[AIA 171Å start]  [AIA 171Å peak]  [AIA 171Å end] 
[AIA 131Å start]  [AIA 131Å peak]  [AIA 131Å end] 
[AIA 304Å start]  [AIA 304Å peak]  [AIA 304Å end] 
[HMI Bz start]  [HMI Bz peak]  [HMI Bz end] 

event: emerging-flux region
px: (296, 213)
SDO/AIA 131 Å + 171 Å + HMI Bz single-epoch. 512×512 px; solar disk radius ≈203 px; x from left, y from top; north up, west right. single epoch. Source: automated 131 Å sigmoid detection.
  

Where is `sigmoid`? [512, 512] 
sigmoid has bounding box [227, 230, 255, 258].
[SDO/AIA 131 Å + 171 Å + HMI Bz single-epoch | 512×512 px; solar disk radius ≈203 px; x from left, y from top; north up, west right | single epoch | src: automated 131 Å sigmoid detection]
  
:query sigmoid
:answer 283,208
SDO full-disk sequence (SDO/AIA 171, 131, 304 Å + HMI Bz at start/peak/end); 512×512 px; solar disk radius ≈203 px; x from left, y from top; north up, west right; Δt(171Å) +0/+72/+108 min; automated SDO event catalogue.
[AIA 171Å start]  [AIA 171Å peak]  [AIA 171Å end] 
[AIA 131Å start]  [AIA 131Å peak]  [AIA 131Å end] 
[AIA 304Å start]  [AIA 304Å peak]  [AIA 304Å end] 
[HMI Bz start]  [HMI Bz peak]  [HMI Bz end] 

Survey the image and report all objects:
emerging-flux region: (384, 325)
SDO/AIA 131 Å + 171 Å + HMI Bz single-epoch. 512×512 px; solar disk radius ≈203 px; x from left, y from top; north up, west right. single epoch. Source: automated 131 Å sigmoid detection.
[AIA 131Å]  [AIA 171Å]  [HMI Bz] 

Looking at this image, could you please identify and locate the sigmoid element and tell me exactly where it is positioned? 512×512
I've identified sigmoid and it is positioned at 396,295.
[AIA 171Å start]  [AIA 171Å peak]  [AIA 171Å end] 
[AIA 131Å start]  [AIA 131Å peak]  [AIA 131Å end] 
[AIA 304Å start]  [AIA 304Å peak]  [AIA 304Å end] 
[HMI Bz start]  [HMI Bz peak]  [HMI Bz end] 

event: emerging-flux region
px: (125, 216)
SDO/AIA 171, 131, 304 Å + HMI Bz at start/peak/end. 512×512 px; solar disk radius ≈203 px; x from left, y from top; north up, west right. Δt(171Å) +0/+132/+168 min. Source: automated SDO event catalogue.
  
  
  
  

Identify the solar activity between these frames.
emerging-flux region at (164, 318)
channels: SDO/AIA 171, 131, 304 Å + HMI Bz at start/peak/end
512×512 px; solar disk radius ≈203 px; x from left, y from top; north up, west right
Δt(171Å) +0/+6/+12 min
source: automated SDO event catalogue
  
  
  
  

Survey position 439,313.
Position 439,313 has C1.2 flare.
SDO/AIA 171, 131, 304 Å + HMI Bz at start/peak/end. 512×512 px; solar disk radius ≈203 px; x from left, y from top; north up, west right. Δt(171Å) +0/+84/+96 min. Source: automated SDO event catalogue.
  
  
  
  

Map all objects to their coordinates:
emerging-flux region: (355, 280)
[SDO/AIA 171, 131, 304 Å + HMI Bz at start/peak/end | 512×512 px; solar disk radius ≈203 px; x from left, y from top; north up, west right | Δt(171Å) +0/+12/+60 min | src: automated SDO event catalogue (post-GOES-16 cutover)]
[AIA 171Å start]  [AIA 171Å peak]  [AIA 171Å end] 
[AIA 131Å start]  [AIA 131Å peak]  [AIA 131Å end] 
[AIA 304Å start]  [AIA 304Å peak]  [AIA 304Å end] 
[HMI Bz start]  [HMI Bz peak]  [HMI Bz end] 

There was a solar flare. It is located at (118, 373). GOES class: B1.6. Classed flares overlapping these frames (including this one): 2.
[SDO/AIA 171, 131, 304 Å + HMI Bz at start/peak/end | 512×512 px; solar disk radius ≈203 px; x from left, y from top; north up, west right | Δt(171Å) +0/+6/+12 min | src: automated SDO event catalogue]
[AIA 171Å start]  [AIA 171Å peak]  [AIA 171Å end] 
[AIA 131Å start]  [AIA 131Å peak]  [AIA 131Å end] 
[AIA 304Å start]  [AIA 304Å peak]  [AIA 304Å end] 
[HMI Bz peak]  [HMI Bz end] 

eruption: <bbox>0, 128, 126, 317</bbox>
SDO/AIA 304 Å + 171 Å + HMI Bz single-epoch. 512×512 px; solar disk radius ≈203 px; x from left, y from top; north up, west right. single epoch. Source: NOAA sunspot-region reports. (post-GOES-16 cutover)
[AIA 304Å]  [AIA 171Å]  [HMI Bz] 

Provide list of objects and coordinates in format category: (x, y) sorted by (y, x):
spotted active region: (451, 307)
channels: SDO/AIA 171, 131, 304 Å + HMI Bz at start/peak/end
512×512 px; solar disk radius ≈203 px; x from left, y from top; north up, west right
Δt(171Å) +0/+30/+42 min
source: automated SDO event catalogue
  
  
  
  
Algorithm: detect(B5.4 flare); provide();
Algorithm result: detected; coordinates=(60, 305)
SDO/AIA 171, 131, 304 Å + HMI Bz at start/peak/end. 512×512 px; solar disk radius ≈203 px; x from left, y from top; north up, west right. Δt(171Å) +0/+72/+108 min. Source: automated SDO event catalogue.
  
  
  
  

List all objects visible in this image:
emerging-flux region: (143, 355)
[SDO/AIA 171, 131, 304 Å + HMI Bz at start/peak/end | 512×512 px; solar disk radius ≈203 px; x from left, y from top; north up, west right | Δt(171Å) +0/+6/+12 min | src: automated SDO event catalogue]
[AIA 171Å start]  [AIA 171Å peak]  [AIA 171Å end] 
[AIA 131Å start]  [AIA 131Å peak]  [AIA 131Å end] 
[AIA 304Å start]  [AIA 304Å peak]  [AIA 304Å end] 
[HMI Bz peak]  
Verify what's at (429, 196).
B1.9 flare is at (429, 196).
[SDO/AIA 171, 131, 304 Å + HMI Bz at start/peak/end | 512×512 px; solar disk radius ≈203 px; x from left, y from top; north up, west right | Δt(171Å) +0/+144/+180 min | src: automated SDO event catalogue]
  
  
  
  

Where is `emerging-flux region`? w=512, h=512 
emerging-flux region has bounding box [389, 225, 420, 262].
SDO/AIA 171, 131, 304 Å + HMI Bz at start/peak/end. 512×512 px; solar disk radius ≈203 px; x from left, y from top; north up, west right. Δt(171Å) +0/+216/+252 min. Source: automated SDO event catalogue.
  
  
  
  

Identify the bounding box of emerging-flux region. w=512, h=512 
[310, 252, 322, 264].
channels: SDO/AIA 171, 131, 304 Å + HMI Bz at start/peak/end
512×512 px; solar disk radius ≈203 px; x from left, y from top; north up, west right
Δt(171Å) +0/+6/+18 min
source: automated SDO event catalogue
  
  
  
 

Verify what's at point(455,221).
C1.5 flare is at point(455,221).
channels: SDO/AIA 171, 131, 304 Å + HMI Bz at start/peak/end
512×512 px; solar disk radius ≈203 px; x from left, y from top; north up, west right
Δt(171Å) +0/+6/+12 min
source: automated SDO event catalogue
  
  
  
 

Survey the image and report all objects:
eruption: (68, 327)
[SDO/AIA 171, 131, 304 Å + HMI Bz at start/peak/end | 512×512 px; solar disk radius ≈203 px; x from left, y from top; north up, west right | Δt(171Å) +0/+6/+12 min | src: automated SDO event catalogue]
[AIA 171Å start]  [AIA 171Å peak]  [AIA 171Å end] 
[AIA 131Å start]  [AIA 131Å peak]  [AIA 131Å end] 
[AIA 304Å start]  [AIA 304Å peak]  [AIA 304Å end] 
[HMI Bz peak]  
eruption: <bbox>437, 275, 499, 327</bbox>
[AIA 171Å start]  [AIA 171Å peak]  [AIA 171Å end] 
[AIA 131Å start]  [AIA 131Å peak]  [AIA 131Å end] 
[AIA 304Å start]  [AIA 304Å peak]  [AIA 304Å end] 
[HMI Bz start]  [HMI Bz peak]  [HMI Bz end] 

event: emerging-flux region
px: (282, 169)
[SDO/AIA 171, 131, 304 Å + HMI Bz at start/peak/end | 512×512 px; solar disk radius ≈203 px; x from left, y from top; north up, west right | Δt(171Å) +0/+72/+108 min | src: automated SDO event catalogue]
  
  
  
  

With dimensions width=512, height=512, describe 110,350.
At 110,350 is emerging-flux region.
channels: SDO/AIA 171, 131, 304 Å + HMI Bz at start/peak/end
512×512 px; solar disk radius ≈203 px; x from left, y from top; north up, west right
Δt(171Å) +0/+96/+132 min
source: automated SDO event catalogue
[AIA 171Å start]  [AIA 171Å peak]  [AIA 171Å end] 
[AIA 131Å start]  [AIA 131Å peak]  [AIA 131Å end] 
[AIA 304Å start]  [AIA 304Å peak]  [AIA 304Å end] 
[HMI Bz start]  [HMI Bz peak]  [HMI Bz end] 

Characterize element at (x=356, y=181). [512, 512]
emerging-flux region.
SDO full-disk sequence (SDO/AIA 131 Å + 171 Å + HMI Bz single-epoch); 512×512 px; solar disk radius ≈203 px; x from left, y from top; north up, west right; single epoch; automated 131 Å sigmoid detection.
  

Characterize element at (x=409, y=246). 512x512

##########

What to work on: Track down all lines above with the string "sigmoid" and copy them.

Worked solution:
SDO/AIA 131 Å + 171 Å + HMI Bz single-epoch. 512×512 px; solar disk radius ≈203 px; x from left, y from top; north up, west right. single epoch. Source: automated 131 Å sigmoid detection.
Where is `sigmoid`? [512, 512] 
sigmoid has bounding box [227, 230, 255, 258].
[SDO/AIA 131 Å + 171 Å + HMI Bz single-epoch | 512×512 px; solar disk radius ≈203 px; x from left, y from top; north up, west right | single epoch | src: automated 131 Å sigmoid detection]
:query sigmoid
SDO/AIA 131 Å + 171 Å + HMI Bz single-epoch. 512×512 px; solar disk radius ≈203 px; x from left, y from top; north up, west right. single epoch. Source: automated 131 Å sigmoid detection.
Looking at this image, could you please identify and locate the sigmoid element and tell me exactly where it is positioned? 512×512
I've identified sigmoid and it is positioned at 396,295.
SDO full-disk sequence (SDO/AIA 131 Å + 171 Å + HMI Bz single-epoch); 512×512 px; solar disk radius ≈203 px; x from left, y from top; north up, west right; single epoch; automated 131 Å sigmoid detection.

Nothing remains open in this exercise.